▶ **Supplied material**
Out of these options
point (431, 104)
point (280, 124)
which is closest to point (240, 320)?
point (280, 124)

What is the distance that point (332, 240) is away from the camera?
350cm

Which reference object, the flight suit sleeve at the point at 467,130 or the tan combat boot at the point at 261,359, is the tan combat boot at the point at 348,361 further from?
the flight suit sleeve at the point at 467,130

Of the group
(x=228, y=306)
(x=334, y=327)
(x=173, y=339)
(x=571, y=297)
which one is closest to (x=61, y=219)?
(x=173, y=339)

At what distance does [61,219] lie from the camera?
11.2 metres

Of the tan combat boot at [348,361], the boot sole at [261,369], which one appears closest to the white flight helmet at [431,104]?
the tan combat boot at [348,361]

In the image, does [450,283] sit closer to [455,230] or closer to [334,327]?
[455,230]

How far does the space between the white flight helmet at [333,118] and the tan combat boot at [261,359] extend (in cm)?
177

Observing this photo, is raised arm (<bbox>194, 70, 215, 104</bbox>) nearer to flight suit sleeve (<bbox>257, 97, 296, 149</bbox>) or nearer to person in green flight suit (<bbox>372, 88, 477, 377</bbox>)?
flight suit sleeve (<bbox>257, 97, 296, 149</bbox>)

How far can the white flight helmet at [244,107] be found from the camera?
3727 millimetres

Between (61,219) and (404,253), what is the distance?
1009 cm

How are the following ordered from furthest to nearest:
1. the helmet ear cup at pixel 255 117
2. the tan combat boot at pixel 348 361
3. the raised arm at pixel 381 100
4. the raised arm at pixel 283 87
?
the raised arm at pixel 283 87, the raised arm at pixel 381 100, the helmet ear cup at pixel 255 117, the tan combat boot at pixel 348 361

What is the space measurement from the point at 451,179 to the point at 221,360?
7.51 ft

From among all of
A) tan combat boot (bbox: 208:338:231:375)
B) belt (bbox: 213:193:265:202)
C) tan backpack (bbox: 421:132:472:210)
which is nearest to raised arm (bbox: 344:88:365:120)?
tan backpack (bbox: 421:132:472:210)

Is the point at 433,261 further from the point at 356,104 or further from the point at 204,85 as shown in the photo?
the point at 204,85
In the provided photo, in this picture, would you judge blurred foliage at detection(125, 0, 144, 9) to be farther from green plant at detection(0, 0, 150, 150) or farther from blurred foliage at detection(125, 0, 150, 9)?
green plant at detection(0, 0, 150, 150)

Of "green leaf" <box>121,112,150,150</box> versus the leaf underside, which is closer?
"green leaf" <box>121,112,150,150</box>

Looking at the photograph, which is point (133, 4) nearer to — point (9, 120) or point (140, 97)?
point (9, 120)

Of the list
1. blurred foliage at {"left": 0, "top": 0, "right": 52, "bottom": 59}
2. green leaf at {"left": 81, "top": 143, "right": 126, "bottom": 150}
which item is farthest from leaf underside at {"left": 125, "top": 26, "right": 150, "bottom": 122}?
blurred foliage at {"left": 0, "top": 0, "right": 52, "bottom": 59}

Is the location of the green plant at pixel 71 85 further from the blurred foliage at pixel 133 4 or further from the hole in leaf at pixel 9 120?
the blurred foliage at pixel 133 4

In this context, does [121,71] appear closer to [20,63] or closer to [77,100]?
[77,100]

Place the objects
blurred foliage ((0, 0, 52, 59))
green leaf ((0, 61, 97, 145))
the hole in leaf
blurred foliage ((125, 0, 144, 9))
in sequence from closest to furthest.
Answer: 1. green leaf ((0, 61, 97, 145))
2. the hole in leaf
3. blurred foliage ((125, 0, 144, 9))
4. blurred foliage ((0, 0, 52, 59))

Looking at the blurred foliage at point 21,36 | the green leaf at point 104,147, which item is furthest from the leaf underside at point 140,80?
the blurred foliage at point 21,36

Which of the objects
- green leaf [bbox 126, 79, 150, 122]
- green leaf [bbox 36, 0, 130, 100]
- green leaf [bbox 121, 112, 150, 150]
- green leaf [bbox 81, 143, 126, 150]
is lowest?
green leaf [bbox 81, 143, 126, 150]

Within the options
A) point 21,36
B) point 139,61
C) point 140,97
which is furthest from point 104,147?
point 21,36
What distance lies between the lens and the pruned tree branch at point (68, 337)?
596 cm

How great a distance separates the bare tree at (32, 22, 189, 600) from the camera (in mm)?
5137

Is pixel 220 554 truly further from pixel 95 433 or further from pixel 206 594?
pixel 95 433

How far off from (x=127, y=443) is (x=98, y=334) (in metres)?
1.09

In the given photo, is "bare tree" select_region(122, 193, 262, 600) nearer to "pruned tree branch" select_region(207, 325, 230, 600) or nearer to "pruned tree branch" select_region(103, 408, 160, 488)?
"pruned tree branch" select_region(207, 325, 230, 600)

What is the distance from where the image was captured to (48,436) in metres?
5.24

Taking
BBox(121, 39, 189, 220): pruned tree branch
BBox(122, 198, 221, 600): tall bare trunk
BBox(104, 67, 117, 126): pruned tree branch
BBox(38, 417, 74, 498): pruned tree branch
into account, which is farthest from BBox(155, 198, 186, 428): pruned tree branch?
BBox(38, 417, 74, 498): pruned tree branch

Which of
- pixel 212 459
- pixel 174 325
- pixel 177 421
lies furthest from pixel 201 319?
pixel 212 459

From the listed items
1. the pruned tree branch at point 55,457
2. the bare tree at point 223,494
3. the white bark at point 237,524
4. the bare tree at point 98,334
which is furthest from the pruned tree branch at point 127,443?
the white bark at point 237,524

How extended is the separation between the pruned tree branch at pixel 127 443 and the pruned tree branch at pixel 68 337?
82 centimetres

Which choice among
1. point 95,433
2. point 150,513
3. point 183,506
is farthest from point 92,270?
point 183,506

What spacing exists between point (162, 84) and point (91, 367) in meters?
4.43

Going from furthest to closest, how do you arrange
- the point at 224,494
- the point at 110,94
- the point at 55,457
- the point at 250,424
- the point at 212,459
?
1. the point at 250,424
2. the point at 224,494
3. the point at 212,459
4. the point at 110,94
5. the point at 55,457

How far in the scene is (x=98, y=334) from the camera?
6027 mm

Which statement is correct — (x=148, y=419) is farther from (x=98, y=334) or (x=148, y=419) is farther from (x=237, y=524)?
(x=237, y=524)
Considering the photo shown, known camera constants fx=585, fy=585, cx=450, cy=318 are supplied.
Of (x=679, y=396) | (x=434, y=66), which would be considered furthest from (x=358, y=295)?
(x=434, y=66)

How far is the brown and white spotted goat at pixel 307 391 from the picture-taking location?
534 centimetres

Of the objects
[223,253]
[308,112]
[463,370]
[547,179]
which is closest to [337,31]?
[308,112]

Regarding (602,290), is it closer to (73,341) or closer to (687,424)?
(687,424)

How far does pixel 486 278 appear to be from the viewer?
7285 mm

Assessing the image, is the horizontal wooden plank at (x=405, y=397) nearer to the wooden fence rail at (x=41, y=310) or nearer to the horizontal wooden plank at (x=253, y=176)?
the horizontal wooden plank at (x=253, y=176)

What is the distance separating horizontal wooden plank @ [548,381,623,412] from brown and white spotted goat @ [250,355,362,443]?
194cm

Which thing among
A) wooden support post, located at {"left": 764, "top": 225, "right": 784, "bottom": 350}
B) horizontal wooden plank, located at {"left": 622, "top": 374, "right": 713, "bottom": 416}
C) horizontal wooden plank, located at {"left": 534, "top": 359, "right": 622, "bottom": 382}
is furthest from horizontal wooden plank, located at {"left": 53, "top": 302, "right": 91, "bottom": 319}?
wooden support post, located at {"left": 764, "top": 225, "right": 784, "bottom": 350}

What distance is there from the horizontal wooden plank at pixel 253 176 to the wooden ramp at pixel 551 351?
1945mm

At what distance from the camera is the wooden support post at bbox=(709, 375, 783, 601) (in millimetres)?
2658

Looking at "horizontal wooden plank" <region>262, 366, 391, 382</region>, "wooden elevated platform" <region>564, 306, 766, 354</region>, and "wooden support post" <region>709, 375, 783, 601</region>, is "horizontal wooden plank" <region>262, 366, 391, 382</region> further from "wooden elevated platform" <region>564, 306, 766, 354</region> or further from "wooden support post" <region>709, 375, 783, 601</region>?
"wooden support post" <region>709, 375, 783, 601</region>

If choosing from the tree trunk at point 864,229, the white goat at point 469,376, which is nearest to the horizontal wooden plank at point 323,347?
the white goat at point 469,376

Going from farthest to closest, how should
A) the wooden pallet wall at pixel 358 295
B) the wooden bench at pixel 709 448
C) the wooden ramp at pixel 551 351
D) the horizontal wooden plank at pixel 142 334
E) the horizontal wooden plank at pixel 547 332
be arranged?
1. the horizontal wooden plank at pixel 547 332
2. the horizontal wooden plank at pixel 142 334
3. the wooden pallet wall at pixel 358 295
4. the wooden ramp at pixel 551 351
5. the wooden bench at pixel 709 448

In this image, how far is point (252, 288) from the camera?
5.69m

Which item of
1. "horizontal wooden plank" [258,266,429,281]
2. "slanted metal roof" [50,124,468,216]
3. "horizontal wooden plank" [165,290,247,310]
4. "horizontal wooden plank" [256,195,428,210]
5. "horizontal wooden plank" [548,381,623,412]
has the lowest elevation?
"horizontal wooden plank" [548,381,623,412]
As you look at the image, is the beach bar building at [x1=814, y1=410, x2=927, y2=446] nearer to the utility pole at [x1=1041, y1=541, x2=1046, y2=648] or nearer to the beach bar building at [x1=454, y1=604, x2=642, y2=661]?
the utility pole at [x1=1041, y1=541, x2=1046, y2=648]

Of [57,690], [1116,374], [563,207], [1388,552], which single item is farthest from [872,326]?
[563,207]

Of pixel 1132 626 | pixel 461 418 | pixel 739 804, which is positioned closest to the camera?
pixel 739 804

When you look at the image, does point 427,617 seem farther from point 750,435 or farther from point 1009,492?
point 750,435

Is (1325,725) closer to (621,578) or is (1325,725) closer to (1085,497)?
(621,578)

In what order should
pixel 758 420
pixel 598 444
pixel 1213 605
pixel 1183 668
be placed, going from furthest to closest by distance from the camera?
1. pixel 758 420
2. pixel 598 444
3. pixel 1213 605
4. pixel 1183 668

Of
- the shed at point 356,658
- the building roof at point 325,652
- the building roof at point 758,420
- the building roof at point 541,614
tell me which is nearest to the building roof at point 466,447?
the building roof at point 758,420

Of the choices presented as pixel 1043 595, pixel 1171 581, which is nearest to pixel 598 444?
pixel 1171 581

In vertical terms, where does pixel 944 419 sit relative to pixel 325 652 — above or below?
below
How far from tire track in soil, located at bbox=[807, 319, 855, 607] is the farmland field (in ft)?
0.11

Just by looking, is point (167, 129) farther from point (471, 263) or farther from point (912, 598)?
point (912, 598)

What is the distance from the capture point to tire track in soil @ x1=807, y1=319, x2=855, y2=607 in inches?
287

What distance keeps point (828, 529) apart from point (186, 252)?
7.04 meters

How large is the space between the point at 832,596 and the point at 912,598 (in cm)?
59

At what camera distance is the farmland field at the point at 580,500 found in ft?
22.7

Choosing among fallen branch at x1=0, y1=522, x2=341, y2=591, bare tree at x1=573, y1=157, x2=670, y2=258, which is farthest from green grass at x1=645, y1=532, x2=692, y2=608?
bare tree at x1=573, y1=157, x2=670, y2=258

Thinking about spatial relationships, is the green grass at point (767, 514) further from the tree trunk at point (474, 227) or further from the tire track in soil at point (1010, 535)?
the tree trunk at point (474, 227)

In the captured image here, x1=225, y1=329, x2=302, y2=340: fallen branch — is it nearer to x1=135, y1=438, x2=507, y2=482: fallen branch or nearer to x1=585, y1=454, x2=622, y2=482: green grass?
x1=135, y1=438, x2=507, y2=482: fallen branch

▶ **Work to do**
Substitute "nearest" for "closest" in the records above, from the line with "Of the group" to the line with "11.2 metres", and give only those lines with nothing else altered.

▶ **Final result**
Of the group
(x=228, y=306)
(x=334, y=327)
(x=173, y=339)
(x=571, y=297)
which one is nearest to (x=61, y=219)?
(x=173, y=339)

At what distance does [61,219] lie from the camera?
11.2 metres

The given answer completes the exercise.